Convert the stretch of records from the one containing "Observing the image" through the end of the records into a two-column CSV with the headers "prompt" and "reply". Give one row per record, with its text and its answer each in a single quoted field and any line breaks replaced by spaces.

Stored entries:
########

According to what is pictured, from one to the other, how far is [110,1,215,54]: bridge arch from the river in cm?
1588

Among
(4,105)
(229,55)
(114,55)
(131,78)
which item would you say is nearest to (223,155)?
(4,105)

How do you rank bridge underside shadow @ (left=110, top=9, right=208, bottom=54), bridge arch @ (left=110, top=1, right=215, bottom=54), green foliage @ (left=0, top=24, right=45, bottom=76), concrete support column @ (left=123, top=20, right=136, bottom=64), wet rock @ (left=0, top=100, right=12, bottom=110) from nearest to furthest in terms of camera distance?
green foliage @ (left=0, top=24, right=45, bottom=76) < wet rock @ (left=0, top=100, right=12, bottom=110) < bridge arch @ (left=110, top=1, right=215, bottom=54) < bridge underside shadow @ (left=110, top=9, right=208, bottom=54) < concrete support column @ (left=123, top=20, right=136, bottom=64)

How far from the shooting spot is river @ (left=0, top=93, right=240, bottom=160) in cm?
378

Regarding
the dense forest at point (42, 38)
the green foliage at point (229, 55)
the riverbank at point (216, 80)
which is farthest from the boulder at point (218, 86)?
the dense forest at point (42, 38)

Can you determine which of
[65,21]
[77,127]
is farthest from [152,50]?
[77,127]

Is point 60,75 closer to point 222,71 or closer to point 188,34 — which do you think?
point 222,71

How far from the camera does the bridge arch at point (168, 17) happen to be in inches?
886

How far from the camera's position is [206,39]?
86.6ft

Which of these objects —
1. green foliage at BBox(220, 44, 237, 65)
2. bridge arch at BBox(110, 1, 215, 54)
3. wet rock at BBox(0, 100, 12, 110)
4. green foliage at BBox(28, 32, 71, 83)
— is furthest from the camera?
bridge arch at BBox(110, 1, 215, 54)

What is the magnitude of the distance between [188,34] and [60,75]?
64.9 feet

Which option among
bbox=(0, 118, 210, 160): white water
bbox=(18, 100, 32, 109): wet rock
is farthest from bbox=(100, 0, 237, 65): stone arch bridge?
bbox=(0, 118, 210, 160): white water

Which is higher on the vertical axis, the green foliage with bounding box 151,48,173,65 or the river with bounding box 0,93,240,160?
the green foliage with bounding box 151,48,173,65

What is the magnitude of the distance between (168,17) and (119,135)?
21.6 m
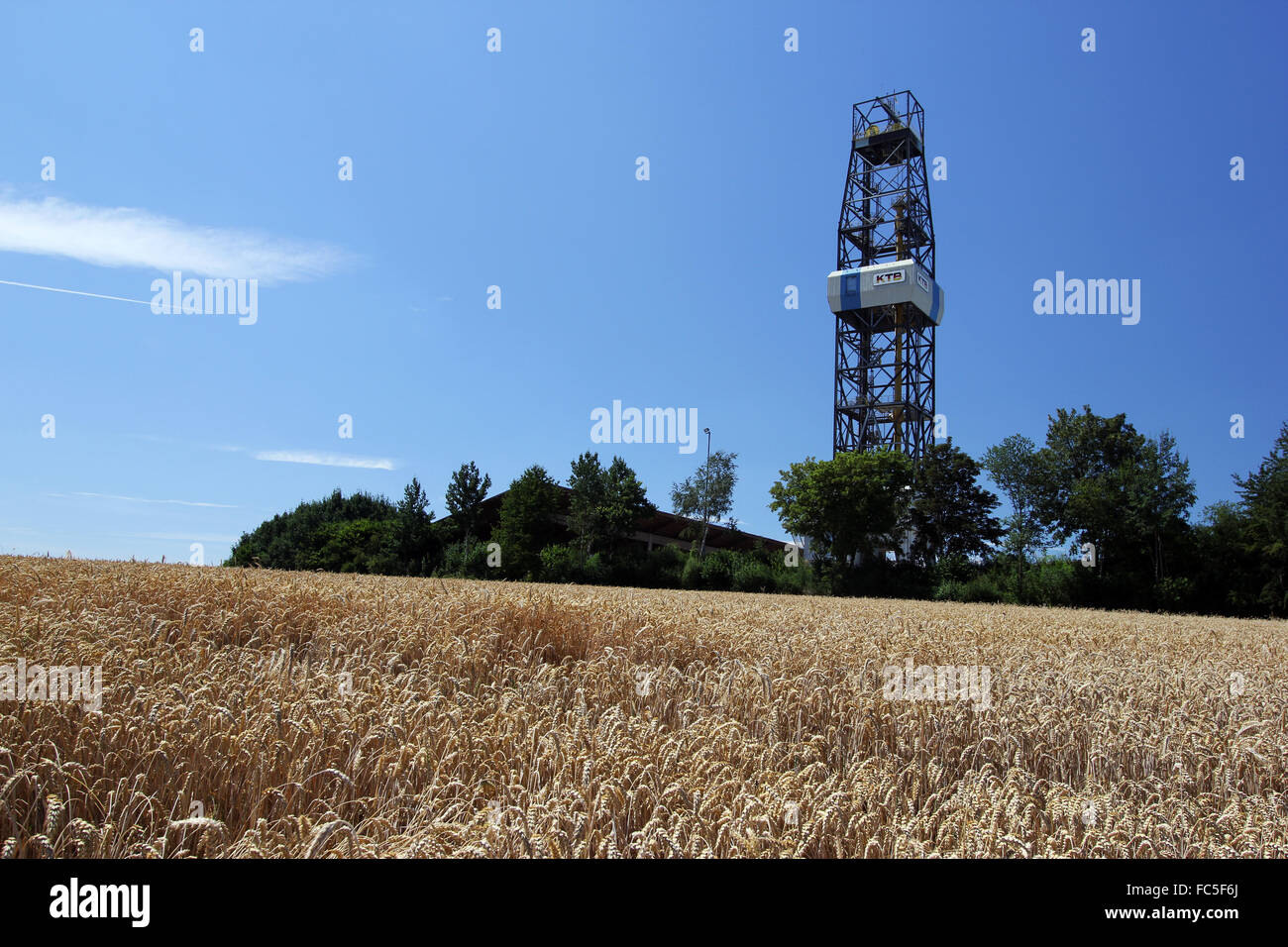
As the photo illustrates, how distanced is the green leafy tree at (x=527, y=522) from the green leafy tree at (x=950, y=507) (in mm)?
32932

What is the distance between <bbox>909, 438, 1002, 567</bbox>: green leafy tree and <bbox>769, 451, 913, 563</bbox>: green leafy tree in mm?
1953

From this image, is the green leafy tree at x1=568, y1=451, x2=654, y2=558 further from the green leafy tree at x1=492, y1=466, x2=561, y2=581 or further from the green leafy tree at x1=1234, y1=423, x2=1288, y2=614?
the green leafy tree at x1=1234, y1=423, x2=1288, y2=614

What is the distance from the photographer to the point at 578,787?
396 cm

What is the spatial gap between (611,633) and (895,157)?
291 ft

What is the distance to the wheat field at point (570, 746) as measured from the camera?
11.3 feet

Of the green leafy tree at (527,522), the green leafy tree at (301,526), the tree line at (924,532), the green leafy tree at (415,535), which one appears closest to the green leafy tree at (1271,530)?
the tree line at (924,532)

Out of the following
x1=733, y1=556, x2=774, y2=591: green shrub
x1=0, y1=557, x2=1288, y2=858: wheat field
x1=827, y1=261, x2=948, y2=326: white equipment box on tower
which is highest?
x1=827, y1=261, x2=948, y2=326: white equipment box on tower

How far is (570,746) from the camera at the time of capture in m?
4.45

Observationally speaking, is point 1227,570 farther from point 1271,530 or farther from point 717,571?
point 717,571

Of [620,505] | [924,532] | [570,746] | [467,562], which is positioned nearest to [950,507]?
[924,532]

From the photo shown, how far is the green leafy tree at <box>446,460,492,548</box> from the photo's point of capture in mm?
74125

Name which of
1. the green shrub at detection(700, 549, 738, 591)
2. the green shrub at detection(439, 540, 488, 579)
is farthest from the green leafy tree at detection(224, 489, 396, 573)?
the green shrub at detection(700, 549, 738, 591)
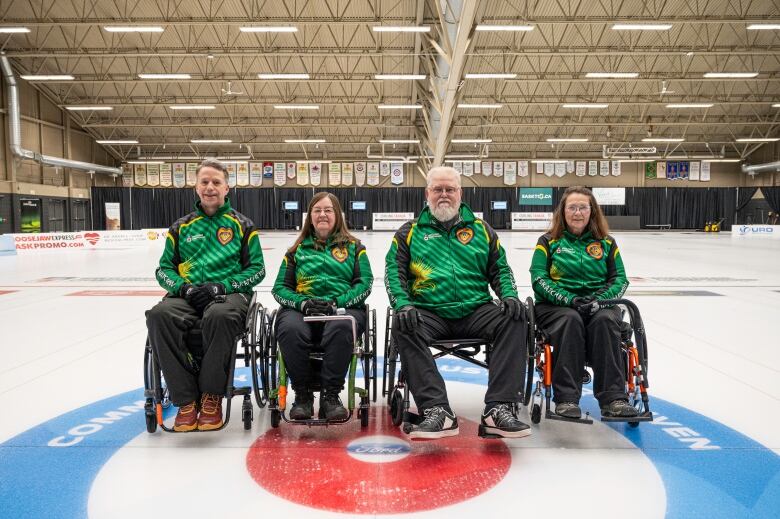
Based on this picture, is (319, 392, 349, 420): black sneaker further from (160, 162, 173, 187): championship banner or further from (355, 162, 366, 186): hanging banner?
(160, 162, 173, 187): championship banner

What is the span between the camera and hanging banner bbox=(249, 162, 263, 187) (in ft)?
103

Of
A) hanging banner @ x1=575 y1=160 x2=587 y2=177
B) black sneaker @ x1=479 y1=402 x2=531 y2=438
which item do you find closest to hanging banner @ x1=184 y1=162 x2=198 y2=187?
→ hanging banner @ x1=575 y1=160 x2=587 y2=177

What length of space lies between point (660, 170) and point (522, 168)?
7.92 meters

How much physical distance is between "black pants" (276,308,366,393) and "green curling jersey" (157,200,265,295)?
1.33ft

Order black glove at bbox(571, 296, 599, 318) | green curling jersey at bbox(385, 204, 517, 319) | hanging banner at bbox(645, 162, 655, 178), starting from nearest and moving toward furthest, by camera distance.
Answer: black glove at bbox(571, 296, 599, 318) < green curling jersey at bbox(385, 204, 517, 319) < hanging banner at bbox(645, 162, 655, 178)

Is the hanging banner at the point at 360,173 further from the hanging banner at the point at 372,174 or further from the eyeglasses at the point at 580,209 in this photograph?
the eyeglasses at the point at 580,209

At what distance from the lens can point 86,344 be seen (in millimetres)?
4246

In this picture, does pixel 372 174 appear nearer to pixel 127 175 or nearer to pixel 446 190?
pixel 127 175

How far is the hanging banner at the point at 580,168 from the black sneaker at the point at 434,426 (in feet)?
103

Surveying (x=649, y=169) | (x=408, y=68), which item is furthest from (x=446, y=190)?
(x=649, y=169)

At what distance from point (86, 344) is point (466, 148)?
27.8m

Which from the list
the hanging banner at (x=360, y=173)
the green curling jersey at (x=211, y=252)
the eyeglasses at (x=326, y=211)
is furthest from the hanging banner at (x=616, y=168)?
the green curling jersey at (x=211, y=252)

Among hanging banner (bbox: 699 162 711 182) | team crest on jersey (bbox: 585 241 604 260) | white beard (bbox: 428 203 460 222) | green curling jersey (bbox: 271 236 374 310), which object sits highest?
hanging banner (bbox: 699 162 711 182)

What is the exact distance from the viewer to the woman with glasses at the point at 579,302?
240 cm
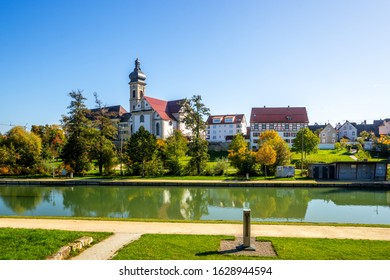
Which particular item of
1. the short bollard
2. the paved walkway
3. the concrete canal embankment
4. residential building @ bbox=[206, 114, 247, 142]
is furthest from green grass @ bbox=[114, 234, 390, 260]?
residential building @ bbox=[206, 114, 247, 142]

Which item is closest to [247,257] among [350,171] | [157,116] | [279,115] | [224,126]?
[350,171]

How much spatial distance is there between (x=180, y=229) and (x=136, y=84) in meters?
67.0

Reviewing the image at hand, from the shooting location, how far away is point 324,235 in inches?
383

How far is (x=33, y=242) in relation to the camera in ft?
26.2

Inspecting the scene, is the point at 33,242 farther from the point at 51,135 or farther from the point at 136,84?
the point at 136,84

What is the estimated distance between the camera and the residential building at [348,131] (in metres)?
72.2

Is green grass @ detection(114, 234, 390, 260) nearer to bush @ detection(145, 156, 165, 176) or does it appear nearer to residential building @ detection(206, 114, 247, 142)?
bush @ detection(145, 156, 165, 176)

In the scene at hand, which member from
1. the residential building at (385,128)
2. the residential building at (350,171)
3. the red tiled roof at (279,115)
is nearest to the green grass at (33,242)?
the residential building at (350,171)

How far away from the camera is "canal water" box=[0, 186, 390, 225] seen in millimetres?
15984

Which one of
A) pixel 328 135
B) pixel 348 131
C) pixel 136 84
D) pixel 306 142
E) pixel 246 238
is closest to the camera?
pixel 246 238

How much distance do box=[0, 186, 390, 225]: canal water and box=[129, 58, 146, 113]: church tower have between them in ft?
158

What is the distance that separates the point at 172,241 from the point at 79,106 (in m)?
33.1

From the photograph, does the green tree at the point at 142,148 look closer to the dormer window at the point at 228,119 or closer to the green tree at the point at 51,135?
the green tree at the point at 51,135

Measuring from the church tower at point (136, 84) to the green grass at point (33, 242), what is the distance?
66.4 m
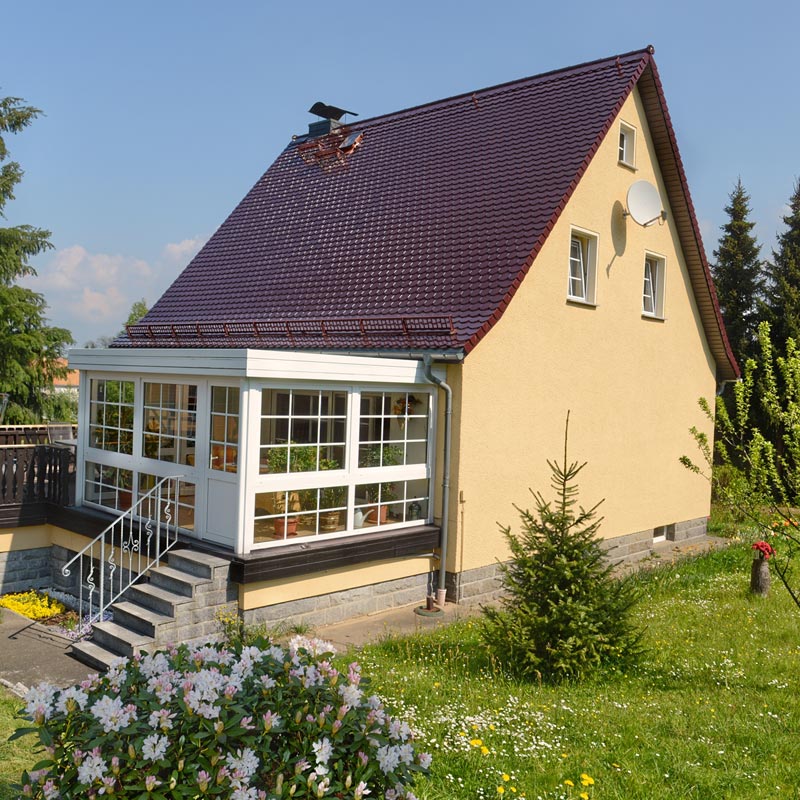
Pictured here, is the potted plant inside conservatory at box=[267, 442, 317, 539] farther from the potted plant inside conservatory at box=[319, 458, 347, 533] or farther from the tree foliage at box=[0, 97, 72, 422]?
the tree foliage at box=[0, 97, 72, 422]

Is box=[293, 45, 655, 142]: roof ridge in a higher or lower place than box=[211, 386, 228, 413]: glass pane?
higher

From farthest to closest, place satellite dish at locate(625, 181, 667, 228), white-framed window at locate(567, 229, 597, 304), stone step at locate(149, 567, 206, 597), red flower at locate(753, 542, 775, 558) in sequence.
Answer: satellite dish at locate(625, 181, 667, 228)
white-framed window at locate(567, 229, 597, 304)
red flower at locate(753, 542, 775, 558)
stone step at locate(149, 567, 206, 597)

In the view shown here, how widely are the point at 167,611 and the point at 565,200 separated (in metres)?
7.79

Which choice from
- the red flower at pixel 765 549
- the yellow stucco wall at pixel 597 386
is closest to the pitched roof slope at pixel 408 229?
the yellow stucco wall at pixel 597 386

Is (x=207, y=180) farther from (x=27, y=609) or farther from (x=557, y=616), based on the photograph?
(x=557, y=616)

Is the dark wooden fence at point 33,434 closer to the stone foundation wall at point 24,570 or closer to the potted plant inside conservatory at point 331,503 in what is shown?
the stone foundation wall at point 24,570

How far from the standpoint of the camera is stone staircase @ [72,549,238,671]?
25.6ft

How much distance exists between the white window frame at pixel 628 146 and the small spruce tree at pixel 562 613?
819cm

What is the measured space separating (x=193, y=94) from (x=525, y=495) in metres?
8.98

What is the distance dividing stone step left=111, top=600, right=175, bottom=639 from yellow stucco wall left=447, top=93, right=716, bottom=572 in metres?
4.01

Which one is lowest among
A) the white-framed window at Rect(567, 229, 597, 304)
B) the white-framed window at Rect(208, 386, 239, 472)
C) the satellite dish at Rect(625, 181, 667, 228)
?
the white-framed window at Rect(208, 386, 239, 472)

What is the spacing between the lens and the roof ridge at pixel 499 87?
13188 mm

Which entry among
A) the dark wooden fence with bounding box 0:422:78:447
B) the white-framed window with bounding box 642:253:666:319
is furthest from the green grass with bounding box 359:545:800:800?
the dark wooden fence with bounding box 0:422:78:447

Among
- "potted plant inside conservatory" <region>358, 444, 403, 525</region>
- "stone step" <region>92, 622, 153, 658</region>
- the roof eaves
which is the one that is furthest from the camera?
the roof eaves
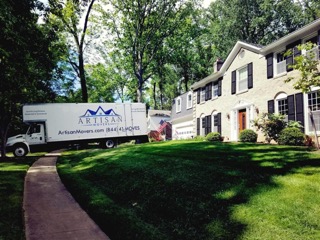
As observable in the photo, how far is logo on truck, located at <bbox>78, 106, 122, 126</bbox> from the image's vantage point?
22312 millimetres

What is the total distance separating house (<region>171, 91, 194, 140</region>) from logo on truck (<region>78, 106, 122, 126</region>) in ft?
28.4

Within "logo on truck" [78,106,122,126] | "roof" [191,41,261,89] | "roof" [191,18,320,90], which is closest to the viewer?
"roof" [191,18,320,90]

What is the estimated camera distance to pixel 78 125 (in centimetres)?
Result: 2202

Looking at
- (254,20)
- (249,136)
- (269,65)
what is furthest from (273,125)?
(254,20)

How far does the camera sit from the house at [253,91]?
13.3 m

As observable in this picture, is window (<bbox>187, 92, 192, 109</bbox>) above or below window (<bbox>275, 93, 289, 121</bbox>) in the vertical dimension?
above

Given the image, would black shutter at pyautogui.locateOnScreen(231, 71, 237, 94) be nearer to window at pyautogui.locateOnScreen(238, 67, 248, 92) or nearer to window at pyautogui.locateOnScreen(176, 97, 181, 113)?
window at pyautogui.locateOnScreen(238, 67, 248, 92)

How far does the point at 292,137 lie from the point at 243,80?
22.8 feet

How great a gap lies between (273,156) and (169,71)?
38.4 meters

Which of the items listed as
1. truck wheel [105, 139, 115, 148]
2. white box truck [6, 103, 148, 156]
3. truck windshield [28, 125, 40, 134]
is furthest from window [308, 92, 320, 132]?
truck windshield [28, 125, 40, 134]

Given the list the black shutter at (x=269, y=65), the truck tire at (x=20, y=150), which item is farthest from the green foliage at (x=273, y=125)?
the truck tire at (x=20, y=150)

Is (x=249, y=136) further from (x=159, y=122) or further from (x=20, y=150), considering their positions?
(x=159, y=122)

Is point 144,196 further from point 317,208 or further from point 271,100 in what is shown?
point 271,100

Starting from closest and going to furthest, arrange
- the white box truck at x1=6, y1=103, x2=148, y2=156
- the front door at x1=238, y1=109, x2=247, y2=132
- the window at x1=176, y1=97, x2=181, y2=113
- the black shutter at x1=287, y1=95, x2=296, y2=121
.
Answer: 1. the black shutter at x1=287, y1=95, x2=296, y2=121
2. the front door at x1=238, y1=109, x2=247, y2=132
3. the white box truck at x1=6, y1=103, x2=148, y2=156
4. the window at x1=176, y1=97, x2=181, y2=113
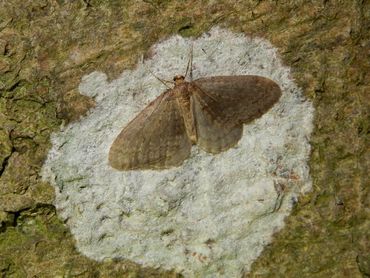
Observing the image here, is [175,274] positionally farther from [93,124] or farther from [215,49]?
[215,49]

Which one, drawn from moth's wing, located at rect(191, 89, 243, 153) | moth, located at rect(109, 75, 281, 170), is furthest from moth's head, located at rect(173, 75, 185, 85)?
moth's wing, located at rect(191, 89, 243, 153)

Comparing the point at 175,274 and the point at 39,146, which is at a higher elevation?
the point at 39,146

########

> **Problem solution**:
prompt,reply
"Observing the image here, is [175,274] positionally farther from [93,124] or farther from [215,49]?","[215,49]"
"Which one, drawn from moth's wing, located at rect(191, 89, 243, 153) | moth, located at rect(109, 75, 281, 170), is furthest from moth's head, located at rect(173, 75, 185, 85)?","moth's wing, located at rect(191, 89, 243, 153)"
"Comparing the point at 175,274 and the point at 39,146, which is at a higher elevation?","the point at 39,146"